Texte fourni »

· · ·

Ce qui est significatif dans cette évocation du voyage, c’est l’absence d’indices temporels, comme si le voyageur
prolongé dans la prière, l’invocation et la louange, n’a pas éprouvé la durée de sa longue pérégrination
maritime. Il serait intéressant de confronter les allusions du Cheikh relatives à son voyage avec le carnet
de bord du commandant du navire ou d’un de ces gardiens. En tout cas, son retour, sain et sauf à son pays
natal, après sept ans d’exil, dans la même attitude de défiance à l’égard de l’autorité coloniale, atteste de la
véracité de ses témoignages.
D’ailleurs, aux pages 44 et 45 du Dîwan Coranique, le Cheikh explique les raisons profondes de son retour
triomphal de l’exil. C’est que son abandon total au décret divin et sa fidélité absolue au Prophète lui ont conféré
une immunité (‘Asma ) et une invulnérabilité contre tout ennemi injuste :
« Tout mon être fut immunisé dans les îles
A l’heure de mon combat dans les îles
Le Noble Seigneur m’a honoré à l’heure des angoisses
En me protégeant contre toutes les infidélités
Ne m’a effleuré une seule fois au milieu des gouffres marins
Rien qui me fasse désirer la rencontre des infidèles.
Il a rejeté loin de moi le péril des naufrages
Et loin de moi tout commerce avec les infidèles.
Il m’a préservé à bord du navire lourd.
Il m’a protégé des choses frivoles et des vilenies
Ne m’a effleuré à l’heure de l’entrée dans le navire
Le recours à un médecin pour qu’il me soigne,
J’ai rompu avec les ennemis de la droiture et de religion,
Par la volonté de celui qui me mène vers son agrément »

· · ·

Informations présentées »
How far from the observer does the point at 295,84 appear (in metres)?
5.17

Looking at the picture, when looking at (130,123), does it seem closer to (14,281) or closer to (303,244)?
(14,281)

· · ·

Tâches à faire »
**1)** Pouvez-vous résumer en deux phrases le texte sur le voyage d'exil du Cheikh ?
**2)** Pourriez-vous poursuivre le texte sur le voyage d'exil du Cheikh après son dernier vers ?

Réponses ci-dessous »
**1)** L'évocation du voyage maritime par le Cheikh se distingue par l'absence d'indices temporels, et son retour sain et sauf au pays natal après sept ans d'exil, toujours défiant envers l'autorité coloniale, atteste la véracité de ses témoignages. Aux pages 44 et 45 du Dîwan Coranique, il explique que son abandon total au décret divin et sa fidélité absolue au Prophète lui ont conféré une immunité et une invulnérabilité contre tout ennemi injuste, comme le chantent ses vers sur la protection reçue dans les îles et à bord du navire.

**2)**
Cette protection de Dieu pour ceux qui lui ont consacré un culte pur et absolu est un principe permanent de
l’ordre divin: « Il nous incombe le secours des hommes de foi », postule Dieu. Et c’est ce principe qui sauva
Ibrahima du bûcher, Loth de la perversité tyrannique de ses concitoyens, Moïse de l’orgueil impitoyable
de Pharaon, Mouhammed de la violence aveugle des Mecquois, Khadimou Rassoul de l’injustice révoltante de
l’ordre colonial français.
C’est dans cette perspective qu’il faut comprendre son retour triomphal de cet exil de 7 ans, confirmant le mot
de Dieu : « Si Allah vous secourt, personne ne peut vous vaincre ».
Autant les références spatiales sont abondantes et significatives, autant les repères temporels sont redondants et
édifiants dans la représentation de l’exil par le Cheikh.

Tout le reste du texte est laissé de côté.